There are many drivers of Sino-American hostility, but Taiwan has long been the only one with the potential to produce a mutually devastating nuclear exchange between China and the United States. Until recently, Beijing and Washington honored diplomatic understandings that, backed by superior American military power, preserved the peace in the Taiwan Strait. More recently, as those understandings have withered and U.S. military supremacy has eroded, both China and the United States have come to treat the Taiwan issue as a casus belli. Ironically, since the purpose of any U.S. intervention in a war over Taiwan would be to preserve its prosperity and democracy, a war – whatever its outcome – would surely destroy both.
Destroying something “in order to save it” is perverse, if not insane. But it is not without precedent. And as George Kennan observed, “a war regarded as inevitable or even probable, and therefore much prepared for, has a very good chance of eventually being fought.” A war over Taiwan’s status is becoming ever more likely, despite increasing awareness that it would be catastrophic for Chinese on both sides of the Taiwan Strait, the United States, and any country that invited Chinese retaliation by joining the U.S. in war with China. This explains why not a single country in the region has officially committed itself to support the U.S. armed forces in a war to determine Taiwan’s status. None wants to see Taiwan absorbed into the CPC-ruled mainland, but they all want someone else to ensure that this doesn’t happen.

+--

Aim »
Edit the Taiwan text from the words "There are many" through "surely destroy both.", putting "cause for war" wherever "casus belli" appears. Rely only on the text about Taiwan and U.S.-China tensions.

Material provided »
+--

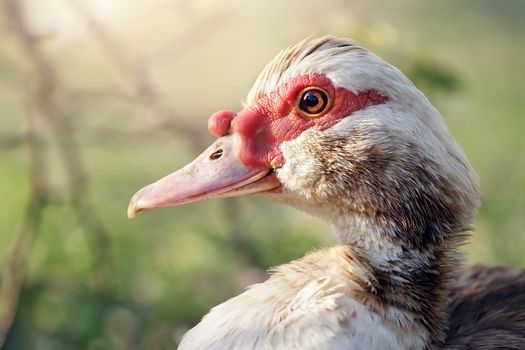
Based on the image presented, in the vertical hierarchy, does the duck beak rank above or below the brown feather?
above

+--

Result »
There are many drivers of Sino-American hostility, but Taiwan has long been the only one with the potential to produce a mutually devastating nuclear exchange between China and the United States. Until recently, Beijing and Washington honored diplomatic understandings that, backed by superior American military power, preserved the peace in the Taiwan Strait. More recently, as those understandings have withered and U.S. military supremacy has eroded, both China and the United States have come to treat the Taiwan issue as a cause for war. Ironically, since the purpose of any U.S. intervention in a war over Taiwan would be to preserve its prosperity and democracy, a war – whatever its outcome – would surely destroy both.